# AQUA-RAT (Algebra Question Answering with Rationales) Dataset

This dataset contains the algebraic word problems with rationales described in our paper:

[Wang Ling, Dani Yogatama, Chris Dyer, and Phil Blunsom. (2017) Program Induction by Rationale Generation: Learning to Solve and Explain Algebraic Word Problems. In Proc. ACL.](https://arxiv.org/pdf/1705.04146.pdf)

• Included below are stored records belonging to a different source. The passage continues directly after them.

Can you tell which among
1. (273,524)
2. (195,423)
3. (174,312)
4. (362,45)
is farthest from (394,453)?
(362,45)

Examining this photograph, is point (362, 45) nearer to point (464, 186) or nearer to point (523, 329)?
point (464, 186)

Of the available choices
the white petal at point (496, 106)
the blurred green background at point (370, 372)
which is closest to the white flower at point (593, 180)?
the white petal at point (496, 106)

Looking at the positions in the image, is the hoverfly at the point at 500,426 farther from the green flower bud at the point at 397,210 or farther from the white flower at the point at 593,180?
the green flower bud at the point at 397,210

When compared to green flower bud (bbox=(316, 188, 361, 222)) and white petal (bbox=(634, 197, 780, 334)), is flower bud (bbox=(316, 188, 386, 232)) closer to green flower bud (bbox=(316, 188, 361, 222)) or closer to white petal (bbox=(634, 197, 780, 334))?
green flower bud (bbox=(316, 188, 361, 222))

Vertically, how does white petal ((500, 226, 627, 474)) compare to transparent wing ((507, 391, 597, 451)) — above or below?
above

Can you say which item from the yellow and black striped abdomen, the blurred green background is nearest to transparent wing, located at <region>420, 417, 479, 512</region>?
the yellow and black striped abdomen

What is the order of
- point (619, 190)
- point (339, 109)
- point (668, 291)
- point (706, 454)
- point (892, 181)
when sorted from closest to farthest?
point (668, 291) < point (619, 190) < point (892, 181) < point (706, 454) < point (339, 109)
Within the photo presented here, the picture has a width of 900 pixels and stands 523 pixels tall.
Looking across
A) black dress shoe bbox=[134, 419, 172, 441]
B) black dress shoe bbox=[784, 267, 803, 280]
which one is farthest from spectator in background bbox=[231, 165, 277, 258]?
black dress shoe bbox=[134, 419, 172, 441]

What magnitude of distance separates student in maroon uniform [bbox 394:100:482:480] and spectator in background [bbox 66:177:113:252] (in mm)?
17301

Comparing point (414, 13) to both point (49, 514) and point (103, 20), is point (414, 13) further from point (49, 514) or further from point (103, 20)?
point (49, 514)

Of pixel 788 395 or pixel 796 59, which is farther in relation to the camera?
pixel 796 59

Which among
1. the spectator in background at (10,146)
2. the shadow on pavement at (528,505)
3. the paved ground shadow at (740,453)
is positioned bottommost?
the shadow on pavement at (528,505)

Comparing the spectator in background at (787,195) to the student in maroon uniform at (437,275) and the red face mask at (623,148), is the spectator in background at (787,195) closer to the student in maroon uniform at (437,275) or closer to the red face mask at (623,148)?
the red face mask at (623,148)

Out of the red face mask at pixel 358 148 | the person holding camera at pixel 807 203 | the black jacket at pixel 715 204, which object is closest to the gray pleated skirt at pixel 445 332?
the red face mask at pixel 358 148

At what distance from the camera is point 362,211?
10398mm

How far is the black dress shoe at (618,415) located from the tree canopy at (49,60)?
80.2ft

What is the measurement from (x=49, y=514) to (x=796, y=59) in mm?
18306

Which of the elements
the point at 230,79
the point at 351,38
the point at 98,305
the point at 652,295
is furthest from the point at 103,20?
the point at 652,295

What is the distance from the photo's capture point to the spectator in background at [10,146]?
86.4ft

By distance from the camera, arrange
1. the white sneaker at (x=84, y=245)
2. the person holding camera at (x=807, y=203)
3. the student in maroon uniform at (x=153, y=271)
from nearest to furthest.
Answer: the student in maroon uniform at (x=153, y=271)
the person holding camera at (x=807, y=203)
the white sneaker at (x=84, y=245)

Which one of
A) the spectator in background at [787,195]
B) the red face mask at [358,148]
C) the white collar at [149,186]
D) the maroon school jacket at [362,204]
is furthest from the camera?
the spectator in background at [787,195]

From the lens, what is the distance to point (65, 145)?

The dataset consists of about 100,000 algebraic word problems with natural language rationales. Each problem is a json object consisting of four parts:

 * `question` - A natural language definition of the problem to solve
 * `options` - 5 possible options (A, B, C, D and E), among which one is correct
 * `rationale` - A natural language description of the solution to the problem
 * `correct` - The correct option

Here is an example of a problem object:

    {
    "question": "A grocery sells a bag of ice for $1.25, and makes 20% profit. If it sells 500 bags of ice, how much total profit does it make?",
    "options": ["A)125", "B)150", "C)225", "D)250", "E)275"],
    "rationale": "Profit per bag = 1.25 * 0.20 = 0.25\nTotal profit = 500 * 0.25 = 125\nAnswer is A.",
    "correct": "A"
    }

## Files

 * `train.json` -> untokenized training set
 * `train.tok.json` -> tokenized training set
 * `dev.json` -> untokenized development set
 * `dev.tok.json` -> tokenized development set
 * `test.json` -> untokenized test set
 * `test.tok.json` -> tokenized test set

## Note

This dataset has been fully crowdsourced, as described using the technique in the paper (Ling et al., 2017). The initial published results included in the paper were derived from a previous version of this dataset that cannot be released in full, and results using the published system will differ. Results using our published system will be forthcoming.